━━━ GIVEN TEXT ━━━
- Founded: April 7, 1925; 100 years ago Lincoln, Nebraska, US
- Type: Social
- Affiliation: Independent
- Status: Merged
- Merge date: 1941
- Successor: Sigma Theta Epsilon (originally named Delta Sigma Theta)
- Emphasis: Methodist
- Scope: National
- Publication: Philoi
- Chapters: 12
- Headquarters: United States

= Phi Tau Theta =

American religious fraternity (1925–1941)

Phi Tau Theta (ΦΤΘ) was an American religious fraternity for Methodist men. It was established in 1925 and had chapters, mostly in the midwest. Through a merger and name change, it became part of Sigma Theta Epsilon in 1941.

==History==
Methodist men in the Wesley Foundation at the University of South Dakota had formed a religious fraternity called Phi Lambda Phi. They decided that members of other Wesley Foundations had similar, fraternal-minded groups which could benefit from the formation of a national fraternity. This idea was brought up at a student council retreat held in Ames, Iowa, in 1924. In February 1925, invitations were sent to all Wesley Foundation units asking those interested to send representatives to an organizational meeting.
━━━ DATA EXTRACT ━━━
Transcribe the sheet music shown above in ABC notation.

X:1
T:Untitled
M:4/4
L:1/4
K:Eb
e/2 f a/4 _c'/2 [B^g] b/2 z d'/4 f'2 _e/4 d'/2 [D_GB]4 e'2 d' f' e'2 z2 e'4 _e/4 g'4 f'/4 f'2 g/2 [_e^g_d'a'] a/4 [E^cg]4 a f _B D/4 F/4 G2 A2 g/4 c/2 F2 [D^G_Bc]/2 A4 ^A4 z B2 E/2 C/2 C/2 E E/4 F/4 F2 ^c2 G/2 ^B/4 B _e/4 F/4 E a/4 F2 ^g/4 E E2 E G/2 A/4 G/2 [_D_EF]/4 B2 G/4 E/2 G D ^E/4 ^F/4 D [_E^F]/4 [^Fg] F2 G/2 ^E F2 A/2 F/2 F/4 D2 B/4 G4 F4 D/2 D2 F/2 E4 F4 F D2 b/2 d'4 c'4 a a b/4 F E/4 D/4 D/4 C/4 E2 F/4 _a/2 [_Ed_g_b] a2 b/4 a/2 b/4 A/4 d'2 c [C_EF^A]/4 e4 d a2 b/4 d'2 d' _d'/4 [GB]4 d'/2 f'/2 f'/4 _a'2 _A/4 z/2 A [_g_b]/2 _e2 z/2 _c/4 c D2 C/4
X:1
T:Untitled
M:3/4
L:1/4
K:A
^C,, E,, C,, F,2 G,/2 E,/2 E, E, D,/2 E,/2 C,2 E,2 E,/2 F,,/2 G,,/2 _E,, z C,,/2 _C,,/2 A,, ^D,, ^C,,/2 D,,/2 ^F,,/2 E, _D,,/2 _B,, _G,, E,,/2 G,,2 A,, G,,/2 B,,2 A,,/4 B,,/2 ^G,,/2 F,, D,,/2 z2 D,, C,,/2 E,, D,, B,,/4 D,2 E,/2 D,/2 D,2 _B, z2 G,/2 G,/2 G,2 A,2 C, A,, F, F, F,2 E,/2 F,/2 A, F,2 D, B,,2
━━━
- [EXERCISE GOAL]:
Translate this sentence from the Phi Tau Theta text into Spanish: "Phi Tau Theta (ΦΤΘ) was an American religious fraternity for Methodist men." The lines have no role in this work.

- [SOLUTION BELOW]:
Phi Tau Theta (ΦΤΘ) fue una fraternidad religiosa estadounidense para hombres metodistas.